> **SUPPLIED ENTRIES**:
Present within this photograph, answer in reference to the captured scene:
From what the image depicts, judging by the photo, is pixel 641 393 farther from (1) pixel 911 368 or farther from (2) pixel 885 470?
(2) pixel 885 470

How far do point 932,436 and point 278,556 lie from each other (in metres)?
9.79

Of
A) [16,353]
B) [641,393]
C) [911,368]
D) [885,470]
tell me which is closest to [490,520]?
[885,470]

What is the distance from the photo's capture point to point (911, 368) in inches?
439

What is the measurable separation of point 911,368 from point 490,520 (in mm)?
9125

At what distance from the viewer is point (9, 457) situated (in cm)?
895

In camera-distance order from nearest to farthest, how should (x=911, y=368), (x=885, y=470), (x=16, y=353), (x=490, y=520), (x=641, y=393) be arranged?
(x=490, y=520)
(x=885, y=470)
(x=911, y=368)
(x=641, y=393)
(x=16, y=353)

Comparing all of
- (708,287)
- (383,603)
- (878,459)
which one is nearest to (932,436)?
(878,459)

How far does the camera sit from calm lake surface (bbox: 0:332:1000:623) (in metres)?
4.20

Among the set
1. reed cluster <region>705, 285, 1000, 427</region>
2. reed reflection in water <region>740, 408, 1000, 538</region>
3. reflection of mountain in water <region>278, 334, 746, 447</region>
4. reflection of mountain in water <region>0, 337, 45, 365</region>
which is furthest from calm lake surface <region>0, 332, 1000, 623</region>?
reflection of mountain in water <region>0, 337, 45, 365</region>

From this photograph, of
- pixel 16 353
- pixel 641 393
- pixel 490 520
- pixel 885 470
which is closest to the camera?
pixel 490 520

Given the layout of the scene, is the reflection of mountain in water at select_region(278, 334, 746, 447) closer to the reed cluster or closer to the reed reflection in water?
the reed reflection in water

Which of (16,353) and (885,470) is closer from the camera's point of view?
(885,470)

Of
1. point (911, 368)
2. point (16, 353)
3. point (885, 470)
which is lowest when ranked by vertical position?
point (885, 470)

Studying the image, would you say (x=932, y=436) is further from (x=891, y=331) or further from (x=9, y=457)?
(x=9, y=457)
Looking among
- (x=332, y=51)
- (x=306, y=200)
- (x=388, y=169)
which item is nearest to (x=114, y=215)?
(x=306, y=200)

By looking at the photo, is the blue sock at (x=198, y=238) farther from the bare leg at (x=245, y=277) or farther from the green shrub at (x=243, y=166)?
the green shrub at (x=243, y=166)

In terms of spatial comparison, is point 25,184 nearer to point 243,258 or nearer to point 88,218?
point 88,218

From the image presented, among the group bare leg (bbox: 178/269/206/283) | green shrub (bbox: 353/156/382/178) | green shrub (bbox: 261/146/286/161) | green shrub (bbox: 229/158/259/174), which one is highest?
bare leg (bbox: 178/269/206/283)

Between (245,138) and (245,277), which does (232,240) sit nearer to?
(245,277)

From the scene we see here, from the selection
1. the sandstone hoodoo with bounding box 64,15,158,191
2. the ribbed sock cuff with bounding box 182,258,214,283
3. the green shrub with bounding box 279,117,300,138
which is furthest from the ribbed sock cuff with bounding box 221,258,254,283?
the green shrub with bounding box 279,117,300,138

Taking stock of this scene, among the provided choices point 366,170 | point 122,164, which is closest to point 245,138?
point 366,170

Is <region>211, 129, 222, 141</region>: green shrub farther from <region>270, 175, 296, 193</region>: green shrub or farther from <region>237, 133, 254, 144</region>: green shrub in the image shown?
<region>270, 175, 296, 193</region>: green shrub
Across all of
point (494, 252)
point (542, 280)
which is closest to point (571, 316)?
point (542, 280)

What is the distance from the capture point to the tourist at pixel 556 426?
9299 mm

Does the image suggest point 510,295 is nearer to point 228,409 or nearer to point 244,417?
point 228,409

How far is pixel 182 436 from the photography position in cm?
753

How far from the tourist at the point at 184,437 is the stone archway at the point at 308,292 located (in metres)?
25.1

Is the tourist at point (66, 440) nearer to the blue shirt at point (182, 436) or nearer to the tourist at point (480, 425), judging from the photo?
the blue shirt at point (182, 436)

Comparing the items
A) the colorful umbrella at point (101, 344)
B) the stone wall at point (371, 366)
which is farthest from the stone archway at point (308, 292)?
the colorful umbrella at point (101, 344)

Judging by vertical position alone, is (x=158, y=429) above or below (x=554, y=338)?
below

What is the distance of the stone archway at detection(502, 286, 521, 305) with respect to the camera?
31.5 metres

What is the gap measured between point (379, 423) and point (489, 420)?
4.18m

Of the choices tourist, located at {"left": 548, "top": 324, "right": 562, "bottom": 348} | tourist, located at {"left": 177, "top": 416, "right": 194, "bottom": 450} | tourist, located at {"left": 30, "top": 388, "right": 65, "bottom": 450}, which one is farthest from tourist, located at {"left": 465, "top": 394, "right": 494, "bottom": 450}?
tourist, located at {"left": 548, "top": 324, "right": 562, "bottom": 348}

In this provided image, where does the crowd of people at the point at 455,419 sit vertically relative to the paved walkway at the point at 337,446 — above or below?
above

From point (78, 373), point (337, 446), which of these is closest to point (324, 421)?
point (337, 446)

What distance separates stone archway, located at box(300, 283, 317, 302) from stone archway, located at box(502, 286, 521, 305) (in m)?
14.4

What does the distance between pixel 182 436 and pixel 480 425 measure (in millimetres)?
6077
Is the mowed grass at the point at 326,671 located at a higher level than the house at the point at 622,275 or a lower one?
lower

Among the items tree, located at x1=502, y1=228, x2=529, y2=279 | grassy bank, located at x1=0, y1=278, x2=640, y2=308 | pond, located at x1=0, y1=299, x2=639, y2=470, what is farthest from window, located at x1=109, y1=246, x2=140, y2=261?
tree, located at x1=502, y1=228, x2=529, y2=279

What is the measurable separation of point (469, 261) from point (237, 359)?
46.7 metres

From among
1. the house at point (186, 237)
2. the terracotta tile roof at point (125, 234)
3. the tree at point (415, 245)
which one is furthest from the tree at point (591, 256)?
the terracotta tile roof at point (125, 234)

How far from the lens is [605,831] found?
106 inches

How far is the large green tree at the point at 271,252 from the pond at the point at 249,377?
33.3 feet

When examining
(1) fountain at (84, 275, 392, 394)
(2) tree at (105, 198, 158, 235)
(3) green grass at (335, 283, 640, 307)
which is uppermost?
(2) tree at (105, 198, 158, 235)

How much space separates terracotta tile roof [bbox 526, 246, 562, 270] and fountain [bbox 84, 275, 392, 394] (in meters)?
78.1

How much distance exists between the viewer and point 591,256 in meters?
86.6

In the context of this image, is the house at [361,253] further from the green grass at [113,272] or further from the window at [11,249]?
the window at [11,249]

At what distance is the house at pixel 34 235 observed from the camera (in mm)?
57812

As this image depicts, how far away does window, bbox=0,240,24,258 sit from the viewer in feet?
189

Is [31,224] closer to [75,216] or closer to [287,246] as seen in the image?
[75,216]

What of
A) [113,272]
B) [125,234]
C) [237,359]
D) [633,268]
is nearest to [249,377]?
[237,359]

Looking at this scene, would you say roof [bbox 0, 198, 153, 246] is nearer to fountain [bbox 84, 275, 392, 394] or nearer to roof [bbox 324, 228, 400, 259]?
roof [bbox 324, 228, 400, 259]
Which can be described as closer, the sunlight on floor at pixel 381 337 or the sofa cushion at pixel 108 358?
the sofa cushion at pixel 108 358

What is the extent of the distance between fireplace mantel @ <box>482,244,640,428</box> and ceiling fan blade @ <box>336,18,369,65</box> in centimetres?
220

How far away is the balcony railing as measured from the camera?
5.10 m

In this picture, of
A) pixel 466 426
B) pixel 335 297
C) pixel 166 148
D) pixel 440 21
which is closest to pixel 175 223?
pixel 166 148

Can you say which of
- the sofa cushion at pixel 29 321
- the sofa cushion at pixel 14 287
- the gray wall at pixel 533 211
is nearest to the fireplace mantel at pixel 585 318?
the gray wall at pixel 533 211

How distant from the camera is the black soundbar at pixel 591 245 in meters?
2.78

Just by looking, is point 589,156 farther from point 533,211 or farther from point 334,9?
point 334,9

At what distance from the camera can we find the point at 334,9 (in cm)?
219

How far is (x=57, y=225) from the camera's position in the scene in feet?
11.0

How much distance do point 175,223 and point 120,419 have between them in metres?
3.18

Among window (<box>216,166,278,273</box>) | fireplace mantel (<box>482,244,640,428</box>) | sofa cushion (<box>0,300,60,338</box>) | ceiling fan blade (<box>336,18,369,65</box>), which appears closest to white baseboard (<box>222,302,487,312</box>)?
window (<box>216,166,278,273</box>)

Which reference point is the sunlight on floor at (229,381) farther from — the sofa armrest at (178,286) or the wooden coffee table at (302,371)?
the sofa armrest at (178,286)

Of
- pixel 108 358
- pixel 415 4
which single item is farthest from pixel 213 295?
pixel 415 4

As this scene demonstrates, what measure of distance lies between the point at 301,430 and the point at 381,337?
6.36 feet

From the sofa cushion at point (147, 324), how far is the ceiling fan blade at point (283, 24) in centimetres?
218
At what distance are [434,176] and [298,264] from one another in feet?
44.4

> **AIM OF THE EXERCISE**: Nothing but the lines from the one with "Which reference point" through the last line should be repeated, each exactly as it stands.

> **ANSWER**:
Which reference point is the sunlight on floor at (229,381) farther from — the sofa armrest at (178,286) or the wooden coffee table at (302,371)?
the sofa armrest at (178,286)

Of
- pixel 108 358
- pixel 415 4
which single item is farthest from pixel 213 295?
pixel 415 4

As this scene demonstrates, what measure of distance lies between the point at 301,430 and the point at 381,337?
6.36 feet

From the sofa cushion at point (147, 324), how far is the ceiling fan blade at point (283, 24) in centimetres?
218
At what distance are [434,176] and [298,264] from one another in feet?
44.4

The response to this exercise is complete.